(Dataset rows)
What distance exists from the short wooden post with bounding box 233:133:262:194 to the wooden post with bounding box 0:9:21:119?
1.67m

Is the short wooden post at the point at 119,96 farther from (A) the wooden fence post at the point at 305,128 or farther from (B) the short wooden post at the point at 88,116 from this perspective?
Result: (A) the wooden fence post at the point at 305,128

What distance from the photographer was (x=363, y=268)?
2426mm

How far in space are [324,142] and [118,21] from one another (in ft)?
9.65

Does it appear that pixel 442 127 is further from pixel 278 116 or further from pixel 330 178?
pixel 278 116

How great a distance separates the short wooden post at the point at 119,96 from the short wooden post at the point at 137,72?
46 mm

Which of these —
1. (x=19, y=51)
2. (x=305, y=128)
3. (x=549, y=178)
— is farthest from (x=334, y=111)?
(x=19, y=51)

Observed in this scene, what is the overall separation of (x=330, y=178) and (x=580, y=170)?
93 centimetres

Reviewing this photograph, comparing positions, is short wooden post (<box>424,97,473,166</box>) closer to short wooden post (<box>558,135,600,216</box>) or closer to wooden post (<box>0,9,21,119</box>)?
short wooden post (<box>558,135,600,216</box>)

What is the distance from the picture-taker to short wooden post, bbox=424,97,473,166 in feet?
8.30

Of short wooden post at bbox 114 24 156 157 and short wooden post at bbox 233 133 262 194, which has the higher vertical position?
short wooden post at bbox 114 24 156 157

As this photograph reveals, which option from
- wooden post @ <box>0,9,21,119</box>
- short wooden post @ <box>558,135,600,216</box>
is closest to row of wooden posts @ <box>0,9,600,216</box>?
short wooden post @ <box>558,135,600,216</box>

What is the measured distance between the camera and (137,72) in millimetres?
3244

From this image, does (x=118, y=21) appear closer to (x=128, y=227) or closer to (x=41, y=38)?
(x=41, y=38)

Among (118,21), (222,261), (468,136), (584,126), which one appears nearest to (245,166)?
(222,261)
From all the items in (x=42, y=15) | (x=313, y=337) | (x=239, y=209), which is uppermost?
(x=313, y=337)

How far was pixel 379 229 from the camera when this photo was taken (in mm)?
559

### EXERCISE REQUIREMENTS
Copy out every one of the records above word for word, keeping each character and line break unchanged.

### TASK ANSWER
What distance exists from the short wooden post with bounding box 233:133:262:194 to the wooden post with bounding box 0:9:21:119?
1.67m

Is the short wooden post at the point at 119,96 farther from (A) the wooden fence post at the point at 305,128 or farther from (B) the short wooden post at the point at 88,116 from this perspective?
Result: (A) the wooden fence post at the point at 305,128

What distance from the photographer was (x=363, y=268)?
2426mm

How far in space are [324,142] and [118,21] from one another (in ft)?
9.65

Does it appear that pixel 442 127 is further from pixel 278 116 or further from pixel 330 178?
pixel 278 116

How great a distance separates the short wooden post at the point at 119,96 from the short wooden post at the point at 137,72?
46 mm

Which of these —
1. (x=19, y=51)
2. (x=305, y=128)
3. (x=549, y=178)
— is farthest from (x=334, y=111)?
(x=19, y=51)

Observed in this scene, what is the overall separation of (x=330, y=178) and (x=580, y=170)?
93 centimetres

Reviewing this photograph, comparing positions, is short wooden post (<box>424,97,473,166</box>) closer to short wooden post (<box>558,135,600,216</box>) or closer to wooden post (<box>0,9,21,119</box>)?
short wooden post (<box>558,135,600,216</box>)

What is the distance from the picture-taker to short wooden post, bbox=424,97,473,166 in feet?
8.30

Of short wooden post at bbox 114 24 156 157 and short wooden post at bbox 233 133 262 194, which has the higher vertical position?
short wooden post at bbox 114 24 156 157

As this photograph reveals, which option from
- wooden post @ <box>0,9,21,119</box>
- short wooden post @ <box>558,135,600,216</box>
is closest to row of wooden posts @ <box>0,9,600,216</box>?
short wooden post @ <box>558,135,600,216</box>

What is the measured distance between the camera and (137,72) in millimetres?
3244

From this image, does (x=118, y=21) appear closer to (x=128, y=227) or closer to (x=41, y=38)?
(x=41, y=38)

Among (118,21), (222,261), (468,136), (584,126), which one appears nearest to (245,166)?
(222,261)
From all the items in (x=42, y=15) | (x=313, y=337) | (x=239, y=209), which is uppermost?
(x=313, y=337)

How far was pixel 379 229 from the camera when this photo was taken (in mm)?
559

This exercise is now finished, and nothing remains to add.